Bake Your Research Competition 2025

Postgraduate Researchers were encouraged to express their research through homemade baked goods, crafted solely by themselves. Please take a moment to review the submissions and vote for your favourite! 

 

Are we making urban wildlife sick?

Georgia Freer

School of Natural Sciences

 

The Research behind the bake:

My research aims to find out if urban animals (foxes and hedgehogs) are sicker than their rural counterparts, the potential factors underlying this, as well as the effect of sickness on an individual’s stress levels, boldness and optimism.

 

About the bake

A three tier vanilla sponge cake with buttercream (“grass”), raspberry jam filling, royal icing and fondant (fox and worms).

The Pet Love Paradox: Devotion and Harm in Human-Dog Relationships

Eilidh Gilbert

School of Natural Sciences 

The Research behind the bake:

The majority of dog owners are kind and loving individuals who care deeply for their pets. However, many people also routinely use animal care and training practices that harm the animals. Therefore, there is an obvious difference between the love that people feel for their pets and the actions that they perform towards those pets. This is what I describe as the pet love paradox. Uncovering the reasons for this paradox is very relevant for improving companion animal welfare. To develop effective interventions to change how people behave toward their pets and encourage them to adopt positive animal care and training methods, we must build a better understanding of the reasons why people behave the way they do.

 

About the bake:

Chocolate cake with chocolate buttercream icing and coconut, mint, sugar topping. Decorations:

Dog and Man = Rice Krispies treats covered in fondant

Frisbee & Rabbits = biscuits

Collar, Leash, Roses, Bees, Bowl, Bones & Cat = fondant

Bushes = marshmallows covered in coconut

Trees = ice cream cones covered in coconut

Hedge = Rice Krispies treat covered in coconut.

Obesity awareness and related health issues among female students

Zunaira Kalsoom

School of Health and Care Services 

 

The Research behind the bake:

Obesity is significant health concern worldwide, with increasing prevalence among adolescents, particularly in females. Female students are often at risk due to poor dietary habits, limited physical activity and body image concern. The main objectives of research are:

– Assess the level of obesity and its associated health risks.

– To identify the relationship between awareness of obesity and its associated health risks.

– To investigate the dietary habits, physical activity level and body image perceptions in relation to obesity among female students.

– To recommend interventions based on findings to improve obesity-related awareness and promote healthier lifestyle.

Methodology of research: Cross-sectional descriptive study using qualitative and quantitative methods. The study will focus on collecting data via surveys, interviews and focus group to understand level of awareness. The target population will be female students aged 20-30. A sample size of 500 female students across different age group, socio-economic backgrounds and academic disciplines.

 

About the bake:

A wholemeal banana muffin, reduced in sugar and fat, decorated with a sugar-free glaze to reflect healthy eating choices in obesity awareness

The Library House: Landscape, Layers and the Local

Rebecca Kershaw

Lincoln School of Creative Arts

 

The Research behind the bake:

This is a creative practice as research project comprising a novel and an autoethnographic critical commentary. The research is based in the Isle of Axholme, an historically significant landscape but one where both the literary and cultural archives are thin and which is threatened by rising sea levels. The writing of the novel will accompany a parallel exploration of the landscape and its associated archive, examining through mixed methods how the natural and cultural landscapes fit together and how creative practice may serve them in the light of current threats. The Library House itself is a repository for books, maps, papers and ephemera and the novel captures the many lives of the house, its inhabitants and the surrounding landscape at a time of challenge and change.

**OBJECTIVES:**
1. Answer these from the bake competition page:
(a) What age range is the target population of the obesity awareness study?
(b) What are the trees on the chocolate cake for the pet love paradox made of?
(c) Where is the research for The Library House based?
2. According to the bake competition page, why must we build a better understanding of why dog owners behave the way they do?

**LISTED RECORDS:**
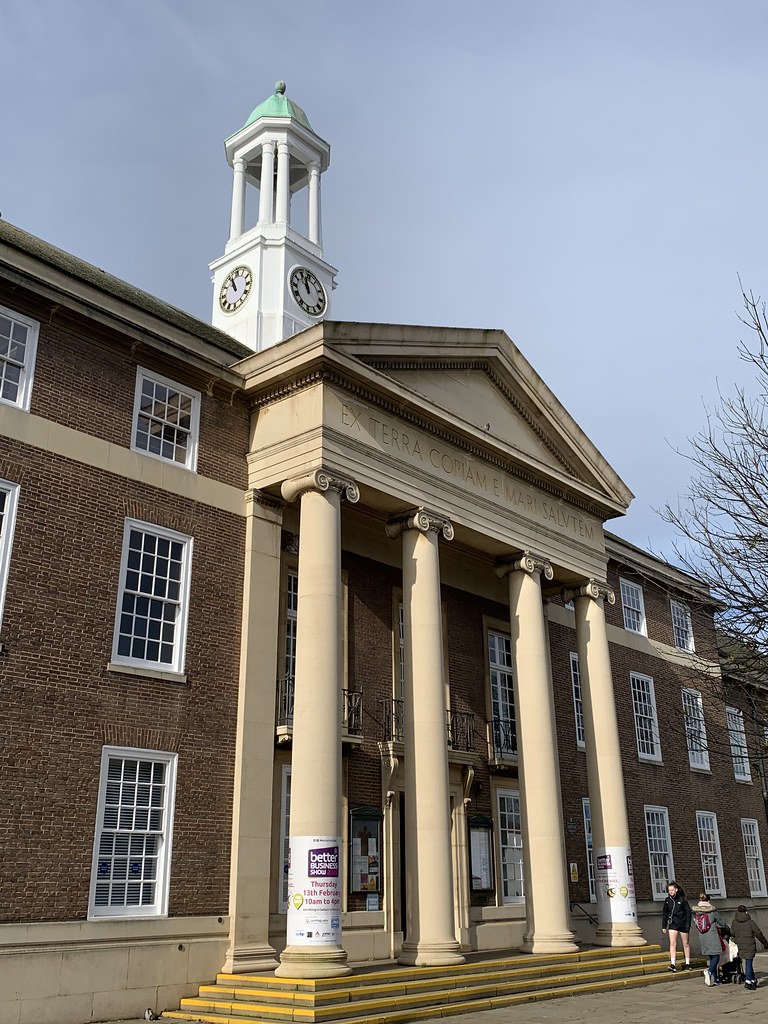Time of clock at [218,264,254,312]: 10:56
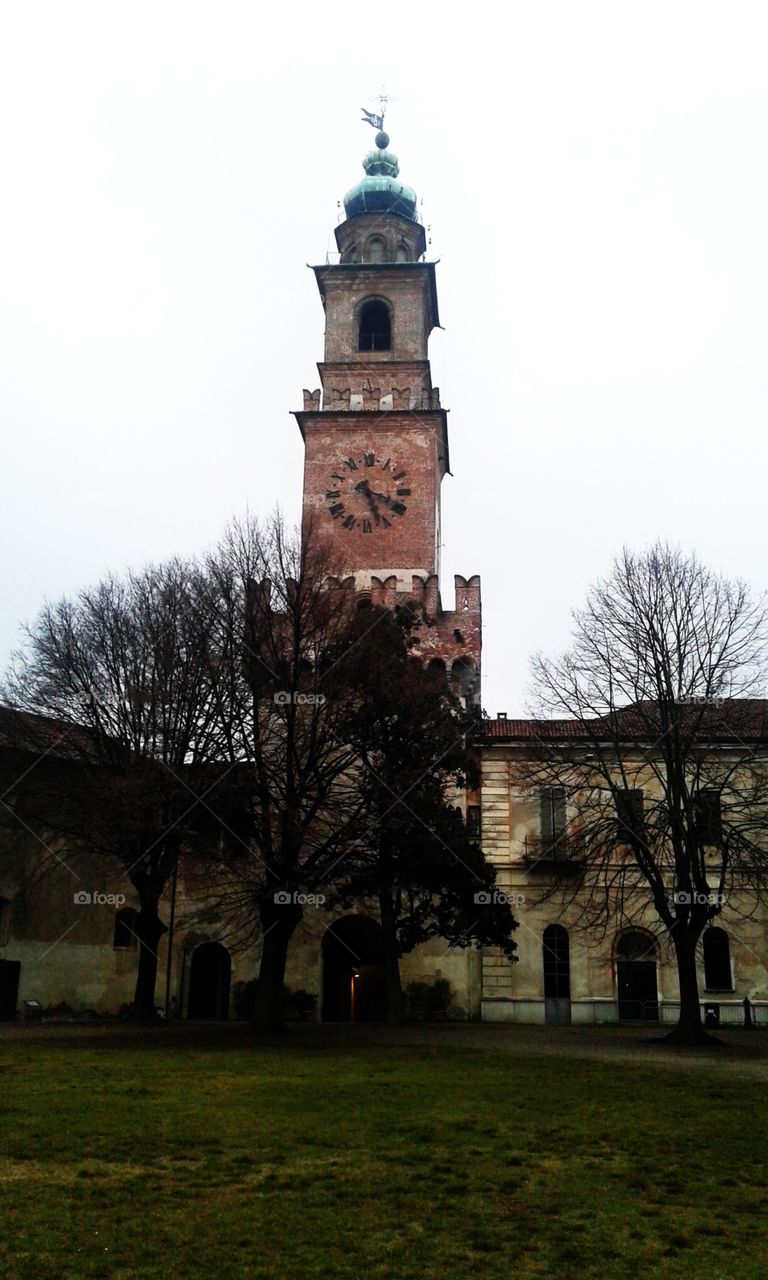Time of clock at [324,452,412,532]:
---
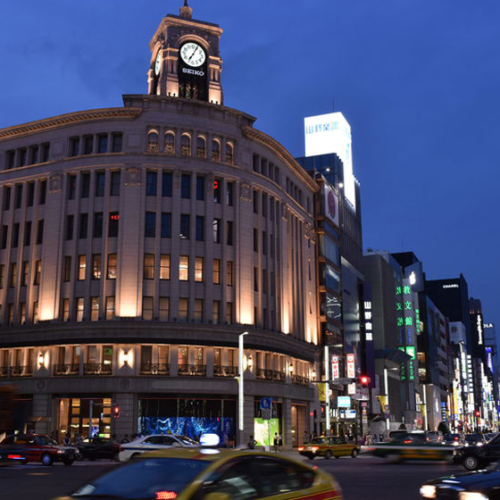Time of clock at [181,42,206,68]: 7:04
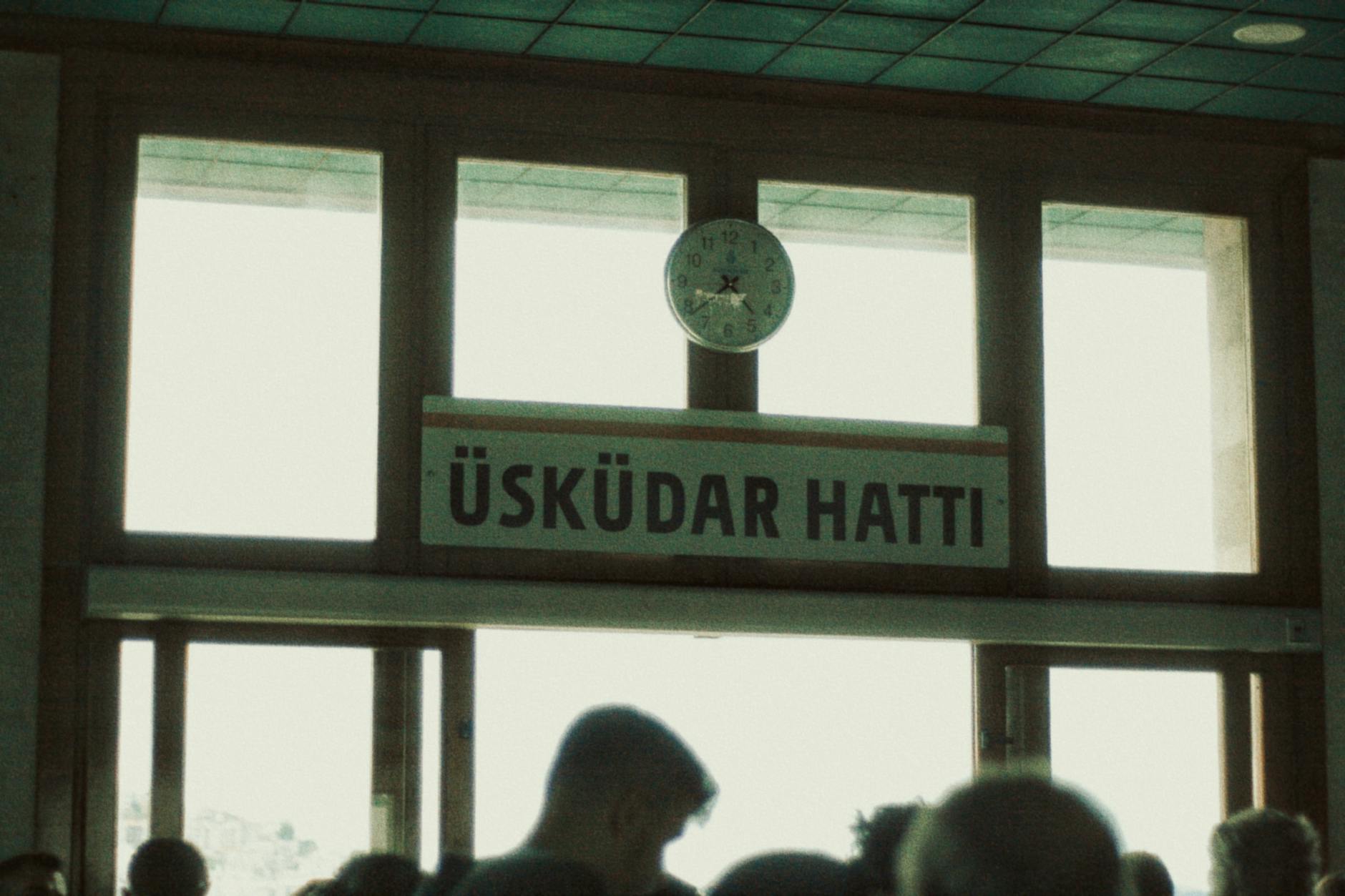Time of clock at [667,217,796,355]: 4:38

**WRITTEN RESPONSES:**
1.
(a) Female students aged 20-30.
(b) Ice cream cones covered in coconut.
(c) The Isle of Axholme.

2. That understanding is needed to develop effective interventions that change how people behave toward their pets and encourage them to adopt positive animal care and training methods. Uncovering the reasons for the pet love paradox is described as very relevant for improving companion animal welfare.